Twelve state governments in northern Nigeria have extended Sharia (Islamic law) to their criminal justice systems, including sentencing provisions that amount to cruel, inhuman, and degrading treatment-death sentences, amputations, and floggings. Sharia law as practiced in the north also includes the death penalty for consensual homosexual conduct between men. Although capital sentences have been thrown out on appeal or simply not carried out, Sharia courts continue to hand them down.

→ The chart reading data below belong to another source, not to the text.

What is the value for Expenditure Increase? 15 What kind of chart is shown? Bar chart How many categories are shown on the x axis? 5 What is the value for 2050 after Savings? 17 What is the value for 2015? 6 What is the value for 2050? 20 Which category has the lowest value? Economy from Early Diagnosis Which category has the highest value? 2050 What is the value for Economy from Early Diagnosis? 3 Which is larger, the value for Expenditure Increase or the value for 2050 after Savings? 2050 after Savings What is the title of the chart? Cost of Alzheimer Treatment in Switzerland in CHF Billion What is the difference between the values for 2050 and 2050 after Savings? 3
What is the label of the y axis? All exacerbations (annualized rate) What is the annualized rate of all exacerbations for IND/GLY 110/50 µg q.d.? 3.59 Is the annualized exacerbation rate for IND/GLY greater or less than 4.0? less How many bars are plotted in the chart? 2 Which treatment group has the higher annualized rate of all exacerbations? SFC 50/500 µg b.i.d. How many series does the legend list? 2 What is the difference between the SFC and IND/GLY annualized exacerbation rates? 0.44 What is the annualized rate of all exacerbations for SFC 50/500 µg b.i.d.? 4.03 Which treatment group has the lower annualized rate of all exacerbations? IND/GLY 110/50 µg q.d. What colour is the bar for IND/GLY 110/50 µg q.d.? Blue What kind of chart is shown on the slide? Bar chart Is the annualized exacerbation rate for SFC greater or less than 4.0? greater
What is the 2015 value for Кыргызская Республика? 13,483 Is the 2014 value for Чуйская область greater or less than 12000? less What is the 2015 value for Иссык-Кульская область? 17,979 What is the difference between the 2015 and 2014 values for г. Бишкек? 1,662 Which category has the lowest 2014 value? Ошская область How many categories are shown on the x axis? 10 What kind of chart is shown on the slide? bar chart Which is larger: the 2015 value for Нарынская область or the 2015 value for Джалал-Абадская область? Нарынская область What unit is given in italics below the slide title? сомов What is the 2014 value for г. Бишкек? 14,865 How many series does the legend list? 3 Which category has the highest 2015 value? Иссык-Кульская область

Serious due process concerns also exist in Sharia proceedings in Nigeria. Most defendants are sentenced without legal representation. Judges are inadequately trained and often rely on statements extracted under torture by police as the basis for convictions. The manner in which Sharia is applied also discriminates against women, particularly in adultery cases where standards of evidence differ based on the sex of the accused.

Sexual Orientation

Section 214 of the federal criminal code punishes homosexual conduct between men or between women with up to 14 years in prison. After a press campaign in September 2008 vilifying a Lagos church supportive of lesbian, gay, bisexual, and transgender people, police harassed several church members, detaining one for three days.

Freedom of Expression

Nigerian civil society and the country's independent press are generally free to criticize the government and its policies, allowing for vibrant public debate. However, journalists in Nigeria are at times subjected to arrest and detention. In September 2008 state security agents shut down Channels Television-one of Nigeria's largest private broadcasters-and arrested six journalists, including media executives, after the station reported that President Yar'Adua might resign from office due to health reasons. In October Nigerian security agents arrested and held without charge two US-based Nigerian online journalists who had published stories critical of the government. Local media outlets generally enjoy considerably less freedom than their national counterparts and are more often subjected to harassment and intimidation by government authorities. Government security forces continued to restrict journalists' access to the Niger Delta.

Sexual and Reproductive Rights

Nigeria continues to have some of the worst indicators for women's reproductive health worldwide. Maternal mortality rates and the number of pregnant women living with HIV are among the highest worldwide; in 2007 only seven percent of these women, and two percent of the children born to them, received antiretroviral therapy to prevent mother-to-child HIV transmission.

Key International Actors

Because of Nigeria's significance as a regional power and leading oil exporter, key governments - including the United Kingdom and the United States - and organizations such as the African Union were unwilling to publicly exert pressure on Nigeria over its human rights record. Private demarches by Nigeria's foreign partners were largely ignored by the government.

In fiscal year 2008, the UK increased development aid to Nigeria to £100 million and in July 2008, extended a controversial offer to train Nigeria's military forces operating in the Niger Delta.

As in past years, multinational oil companies operating in the Niger Delta did little to curb environmentally harmful gas flaring and oil spills caused by ageing and poorly-maintained infrastructure.

Nigeria is due to be reviewed under the Universal Periodic Review mechanism of the UN Human Rights Council in February 2009.